*SHORT TASK 1*
In the CEO interview below, how are the questions and the CEO's answers set apart?
━━ PASSAGE GIVEN ━━
CEO Interview: He puts the KIT in KITD
As you all know, Money McBags has thoroughly covered KITD on When Genius Prevailed over the past several months as it is a small, controversial company that Money McBags believes has big potential and yet is extremely cheap because it is fundamentally a bit weird and simply misunderstood.
Money McBags posted several questions for CEO Kaleil Tuzman after KITD’s last Q and after trading emails, wrestling with his legal department, and apparently never seeing the Bad Idea Jeans commercials, Mr. Tuzman was kind enough to take some time away from diluting shareholders (I keed, I keed) for a few minutes to answer those questions. So below are Mr. Tuzman’s unedited responses (and yes, they are really from him, links and everything. Money McBags jokes about much on this site but he would never cross an ethical boundary, unless that boundary were related to Alice Eve and the ethical dilemma were whether to tell her about the rodeo he was holding).
The questions are bolded, Mr. Tuzman’s answers are italicized, and so it goes…
1. The competition. Yeah, you can make fun of the online video platform providers for having a commodity business, but what about your business isn’t a commodity? What is it that you do better than others? Or is this really a land grab game and you are in the best position to grab the land given your balance sheet and brand equity. You have talked about this in generalities, but Money McBags would like to better understand. For instance, you said you grew your relationship with GM by 3x once you acquired that customer relationship. What services/solutions did you sell them to grow that relationship that the previous provider could not offer them?
━━━
*SHORT TASK 2*
Gather every line of the entries below that contains the string "point". Case counts.
━━ GIVEN RECORDS ━━
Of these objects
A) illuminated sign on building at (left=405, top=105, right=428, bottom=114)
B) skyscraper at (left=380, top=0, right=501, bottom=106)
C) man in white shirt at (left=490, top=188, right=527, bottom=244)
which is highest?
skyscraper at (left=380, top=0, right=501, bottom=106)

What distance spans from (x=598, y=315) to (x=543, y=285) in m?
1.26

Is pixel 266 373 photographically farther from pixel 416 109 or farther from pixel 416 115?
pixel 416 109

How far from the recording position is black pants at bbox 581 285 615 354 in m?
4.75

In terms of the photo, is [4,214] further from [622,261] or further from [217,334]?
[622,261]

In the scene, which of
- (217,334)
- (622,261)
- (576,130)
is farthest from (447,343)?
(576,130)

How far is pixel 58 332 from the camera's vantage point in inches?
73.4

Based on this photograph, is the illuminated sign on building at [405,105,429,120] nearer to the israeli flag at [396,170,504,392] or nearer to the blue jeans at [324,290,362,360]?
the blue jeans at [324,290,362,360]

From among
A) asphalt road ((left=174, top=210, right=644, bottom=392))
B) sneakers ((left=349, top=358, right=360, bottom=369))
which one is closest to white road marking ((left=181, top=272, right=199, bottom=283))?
━━━
━━ GIVEN RECORDS ━━
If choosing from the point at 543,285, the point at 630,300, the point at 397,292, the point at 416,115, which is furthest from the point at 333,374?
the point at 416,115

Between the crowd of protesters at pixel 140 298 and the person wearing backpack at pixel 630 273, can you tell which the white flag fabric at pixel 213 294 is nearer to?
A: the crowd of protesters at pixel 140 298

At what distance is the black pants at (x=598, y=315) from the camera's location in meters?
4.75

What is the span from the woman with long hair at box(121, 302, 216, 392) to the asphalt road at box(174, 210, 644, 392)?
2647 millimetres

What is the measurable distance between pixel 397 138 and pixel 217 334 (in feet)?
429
━━━
*COMPLETE RESPONSE 1*
The questions are bolded and Mr. Tuzman's answers are italicized.

*COMPLETE RESPONSE 2*
How far is pixel 58 332 from the camera's vantage point in inches?
If choosing from the point at 543,285, the point at 630,300, the point at 397,292, the point at 416,115, which is furthest from the point at 333,374?
the point at 416,115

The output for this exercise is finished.